--- Begin Supplied records ---

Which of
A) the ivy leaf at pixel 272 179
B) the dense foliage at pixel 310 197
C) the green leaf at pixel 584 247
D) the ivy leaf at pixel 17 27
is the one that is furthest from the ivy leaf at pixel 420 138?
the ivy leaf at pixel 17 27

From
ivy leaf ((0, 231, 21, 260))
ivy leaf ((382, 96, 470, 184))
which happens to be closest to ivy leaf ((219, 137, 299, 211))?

--- End Supplied records ---

Given problem:
Reproduce every one of the records above verbatim, line for line.

Full solution:
Which of
A) the ivy leaf at pixel 272 179
B) the dense foliage at pixel 310 197
C) the green leaf at pixel 584 247
D) the ivy leaf at pixel 17 27
is the one that is furthest from the ivy leaf at pixel 420 138?
the ivy leaf at pixel 17 27

From
ivy leaf ((0, 231, 21, 260))
ivy leaf ((382, 96, 470, 184))
which happens to be closest to ivy leaf ((219, 137, 299, 211))?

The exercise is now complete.